For each question, answer: Q1: YES or NO, Q2: YES or NO, ...

Register and use with any generator:

from autochecklist import register_custom_scorer, pipeline

register_custom_scorer("my_scorer", "my_scorer.md")
pipe = pipeline("tick", generator_model="openai/gpt-5-mini", scorer="my_scorer")

# With scorer config (mode, primary_metric, etc.)
register_custom_scorer(
    "my_weighted_scorer", "my_scorer.md",
    mode="item", primary_metric="weighted",
)

Combining Custom Generator and Scorer¶

from autochecklist import register_custom_generator, register_custom_scorer, pipeline

register_custom_generator("code_review", "prompts/code_review.md")
register_custom_scorer("strict", "prompts/strict_scorer.md")
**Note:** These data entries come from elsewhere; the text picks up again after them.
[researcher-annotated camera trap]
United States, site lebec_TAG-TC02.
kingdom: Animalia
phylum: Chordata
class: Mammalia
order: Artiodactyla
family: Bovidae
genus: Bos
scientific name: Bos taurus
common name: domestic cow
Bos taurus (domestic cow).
pipe = pipeline("code_review", scorer="strict")

Placeholders¶

Generator¶

Placeholder	Required	Description
`{input}`	Yes	The input instruction/task
`{target}`	No	The response being evaluated
`{reference}`	No	A reference/gold response

Scorer¶

Placeholder	Required	Description
`{input}`	Yes	The input instruction/task
`{target}`	Yes	The response being evaluated
`{checklist}`	Yes	Formatted as Q1: question, Q2: question, ...

How Output Parsing Works¶

Generators use structured JSON output (ChecklistResponse schema) by default. Your prompt template does not need to specify an output format — format instructions are automatically appended, and the LLM is guided to return structured JSON.
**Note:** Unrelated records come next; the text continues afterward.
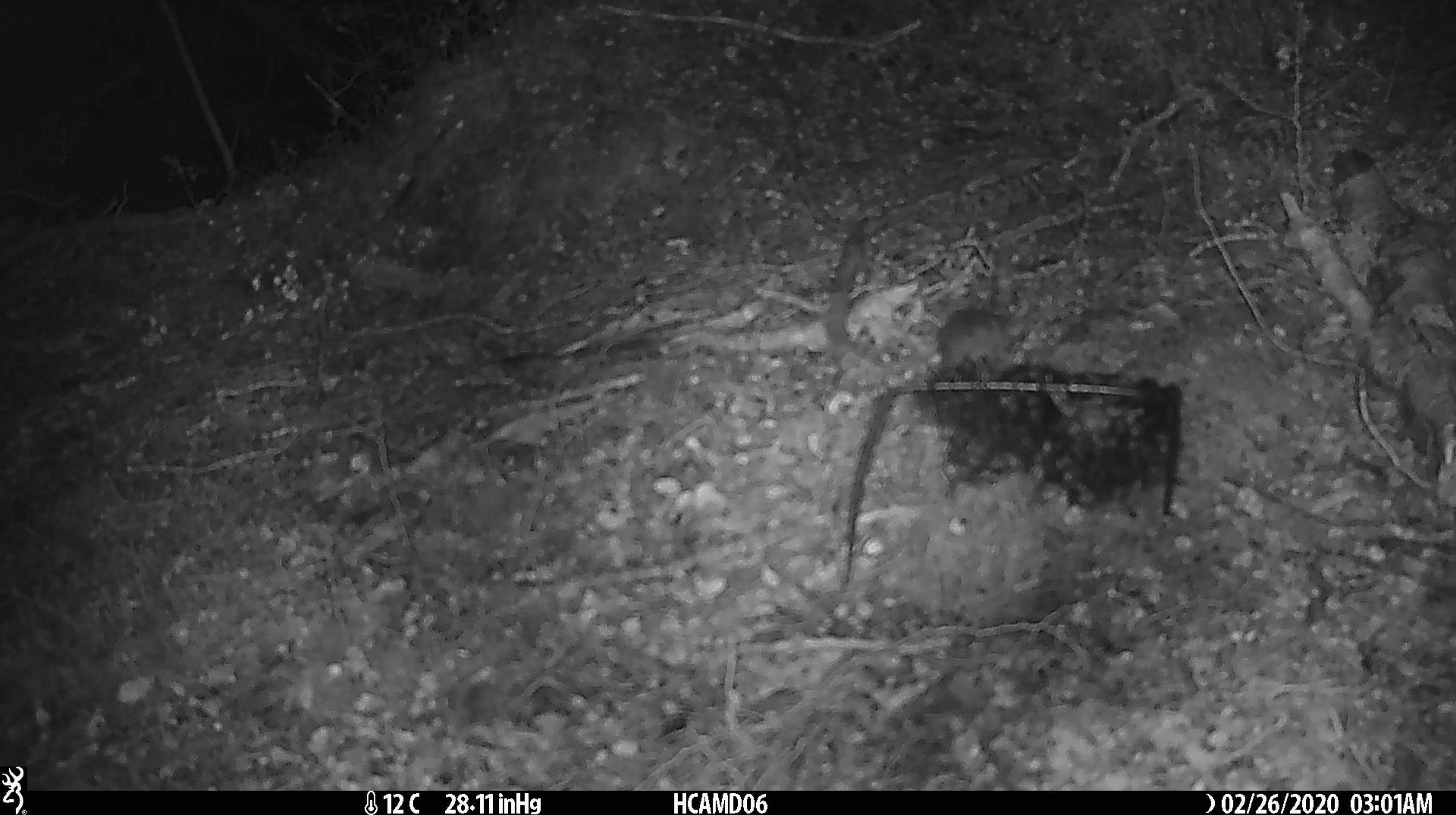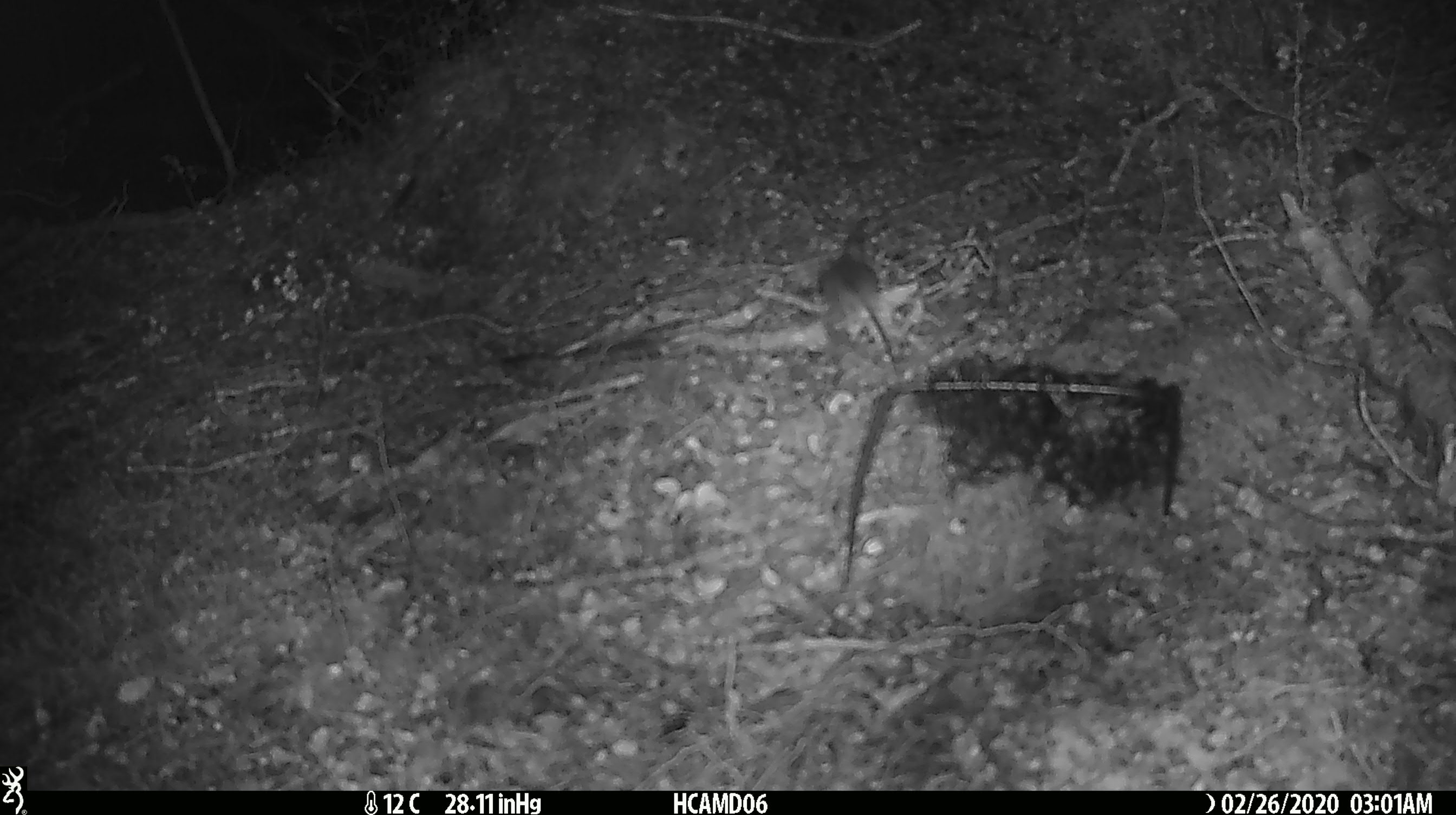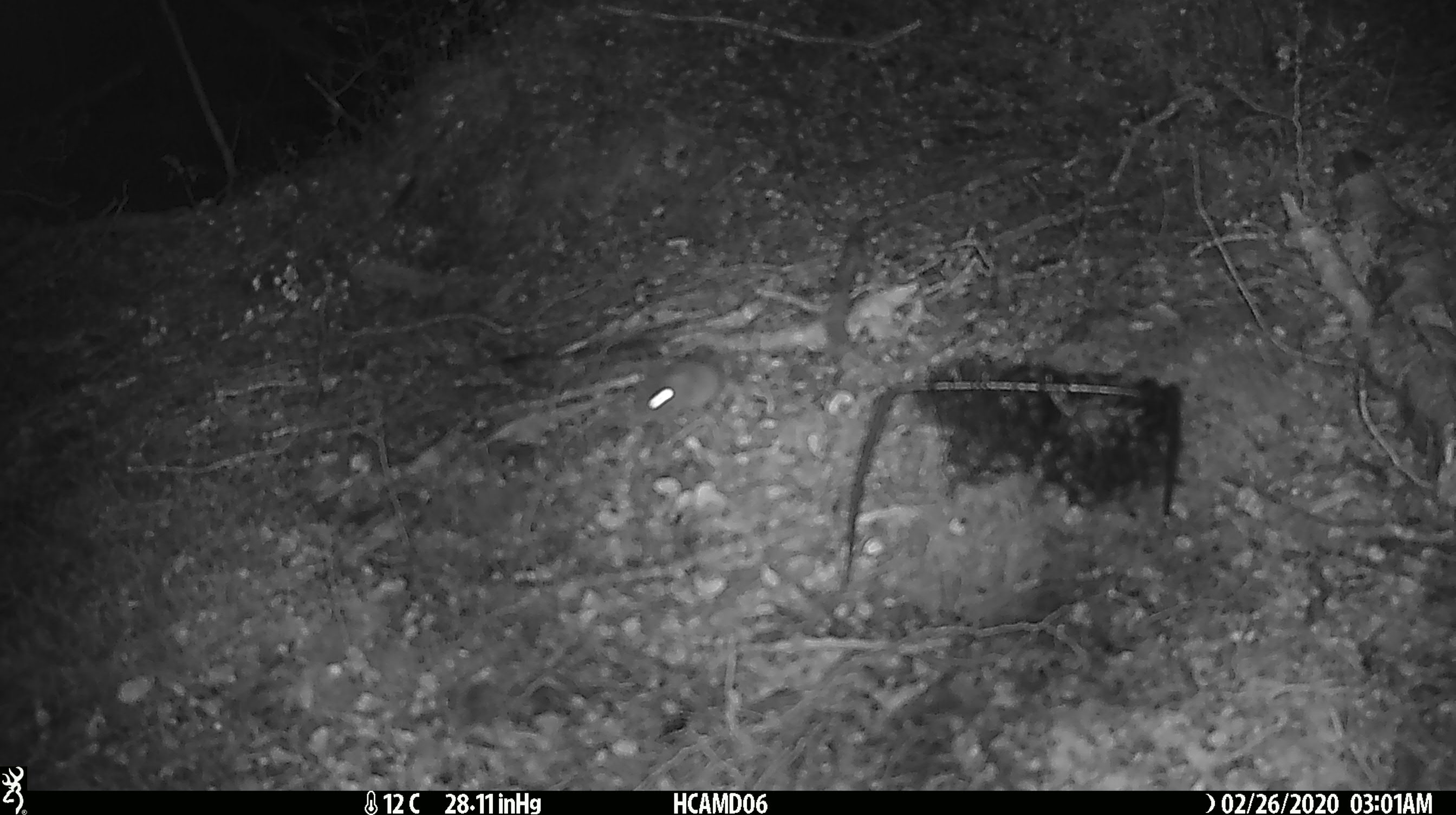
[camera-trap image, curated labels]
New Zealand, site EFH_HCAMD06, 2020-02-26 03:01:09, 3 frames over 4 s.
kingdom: Animalia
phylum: Chordata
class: Mammalia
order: Rodentia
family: Muridae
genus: Mus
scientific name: Mus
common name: mouse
Mouse (Mus).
If the LLM provider supports JSON schema enforcement (e.g., OpenAI, vLLM), it's used for guaranteed valid output
Otherwise, the schema is included in the prompt and the response is parsed via JSON extraction

Custom generators registered via register_custom_generator() always use the unweighted ChecklistResponse schema. To use weighted output (WeightedChecklistResponse), instantiate DirectGenerator directly with response_schema=WeightedChecklistResponse.

Custom Response Schemas¶

You can pass any Pydantic model as response_schema to define your own output structure. When a custom schema is provided, format instructions are skipped and the LLM is guided entirely via structured output enforcement.
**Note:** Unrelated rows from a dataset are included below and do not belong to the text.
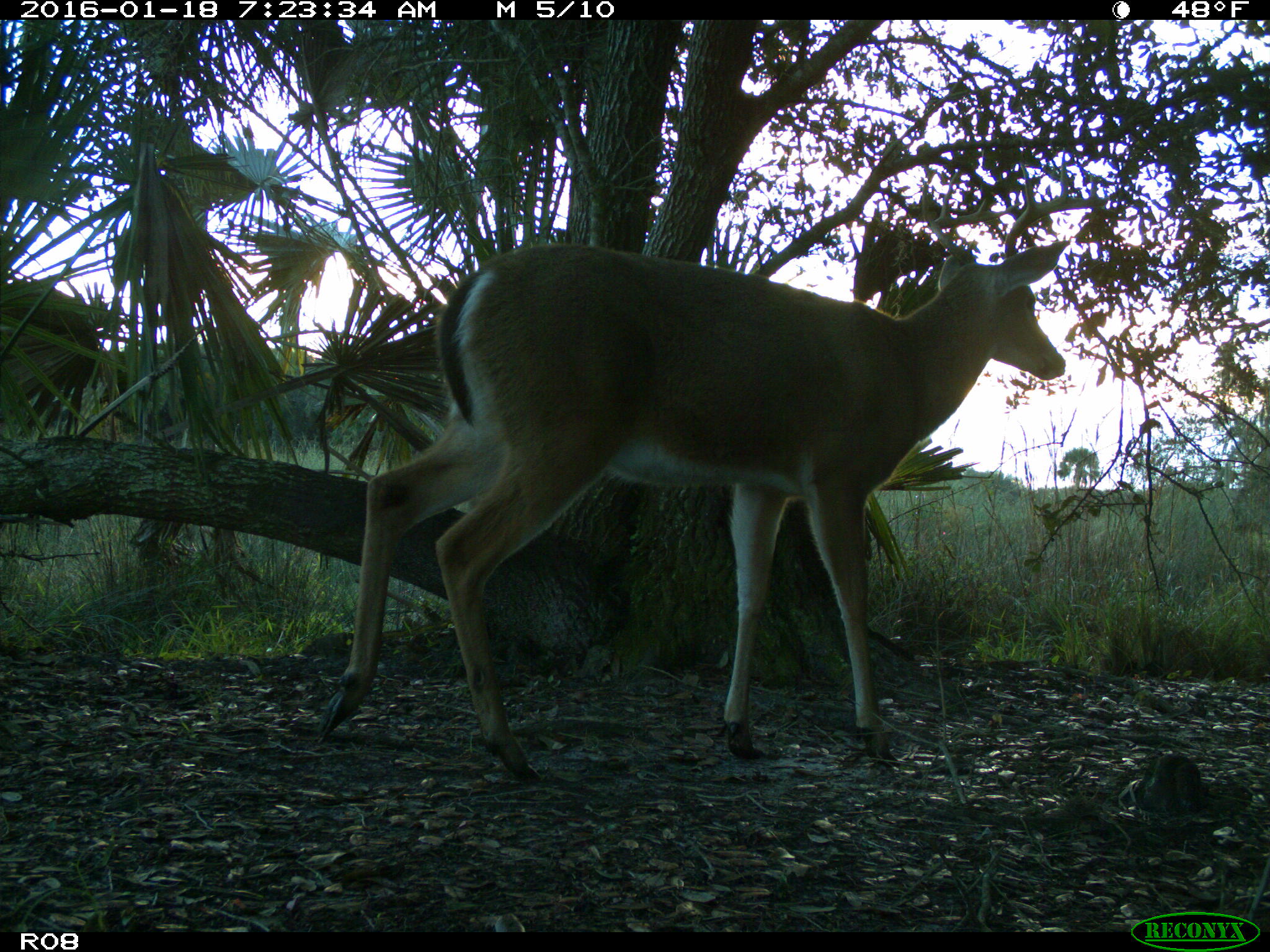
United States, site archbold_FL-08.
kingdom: Animalia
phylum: Chordata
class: Mammalia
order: Artiodactyla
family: Cervidae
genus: Odocoileus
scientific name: Odocoileus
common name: deer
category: unidentified deer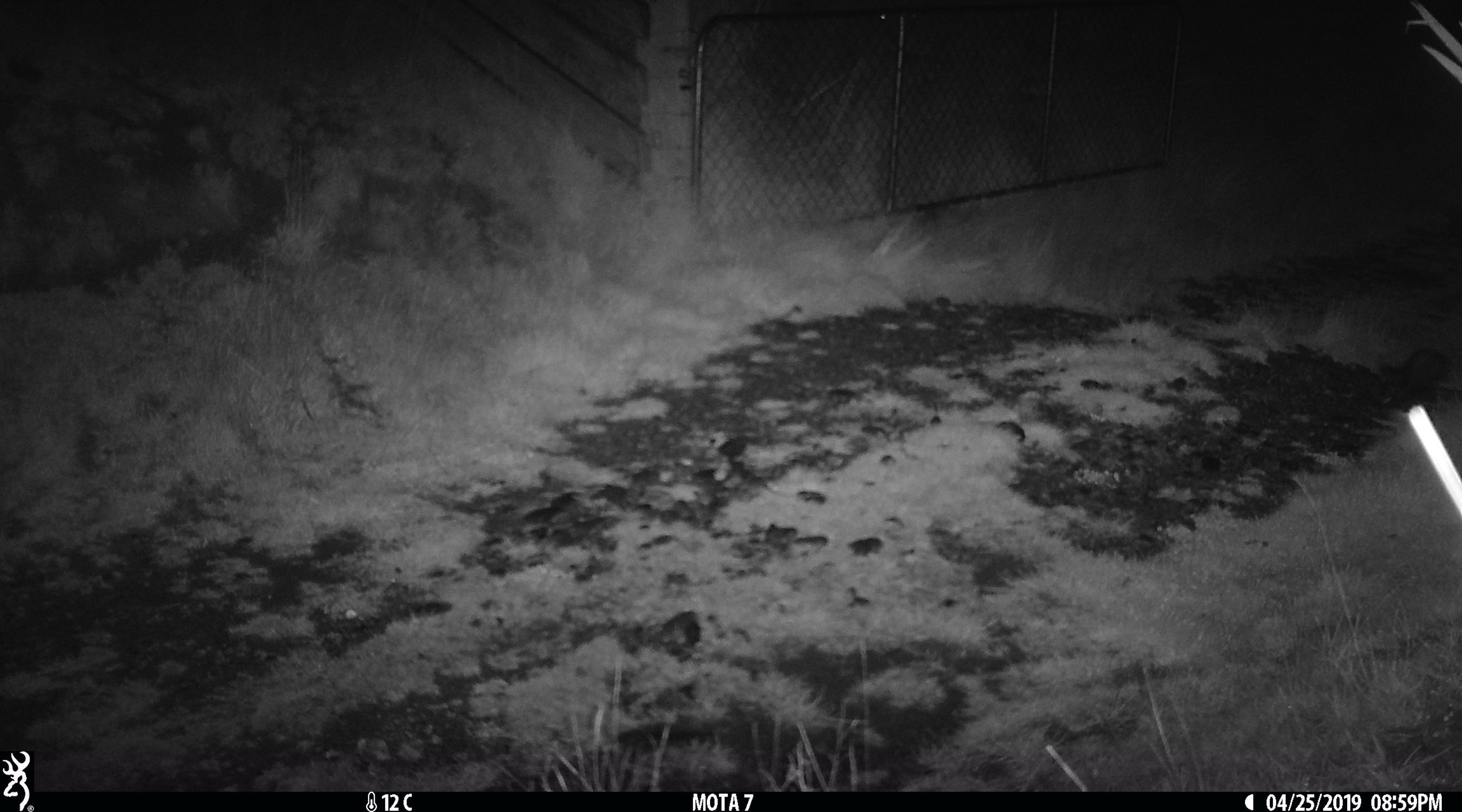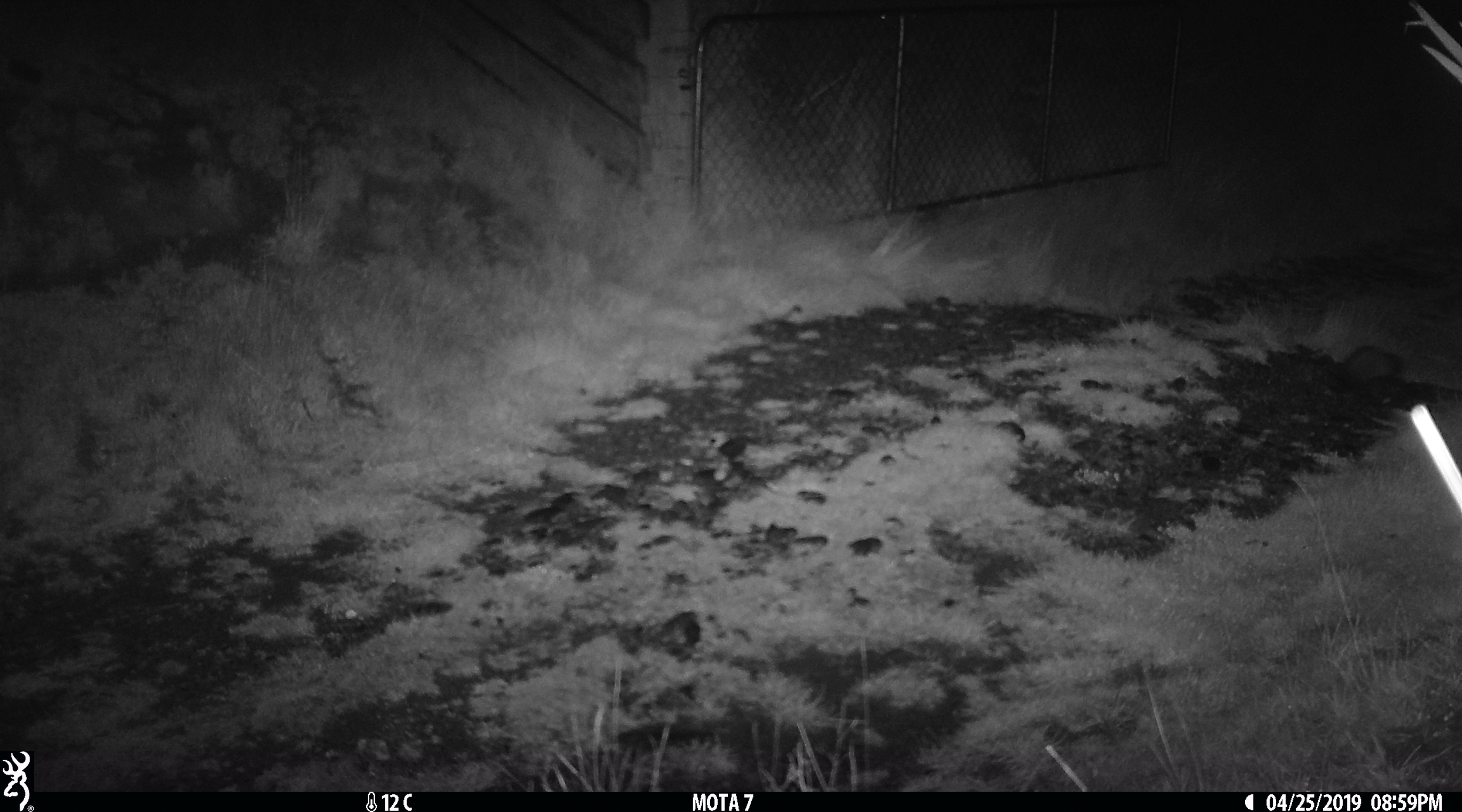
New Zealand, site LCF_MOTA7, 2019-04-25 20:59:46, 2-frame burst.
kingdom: Animalia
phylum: Chordata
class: Mammalia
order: Carnivora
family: Mustelidae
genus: Mustela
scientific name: Mustela furo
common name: ferret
from pydantic import BaseModel
from autochecklist import DirectGenerator

class ActionItem(BaseModel):
    item: str
    sources: list[int]

class ActionItemsResponse(BaseModel):
    questions: list[ActionItem]

gen = DirectGenerator(
    custom_prompt="Generate evaluation criteria with source references for:\n\n{input}",
    response_schema=ActionItemsResponse,
    model="openai/gpt-5-mini",
)
checklist = gen.generate(input="Write a literature review.")

The parser auto-detects the list field and question text:

List field: uses questions if present, otherwise the first list field (e.g., items, criteria)
Question text: uses question if present, otherwise the first str field (e.g., item, text)
Extra fields: any fields beyond the question text, weight, and category are preserved in ChecklistItem.metadata

checklist.items[0].question   # "Is it cited?"
checklist.items[0].metadata   # {"sources": [1, 3]}

Scorers also use structured JSON output (BatchScoringResponse, ItemScoringResponse, etc.) with the same provider-level enforcement and fallback. Your custom scorer prompt does not need to dictate the output format.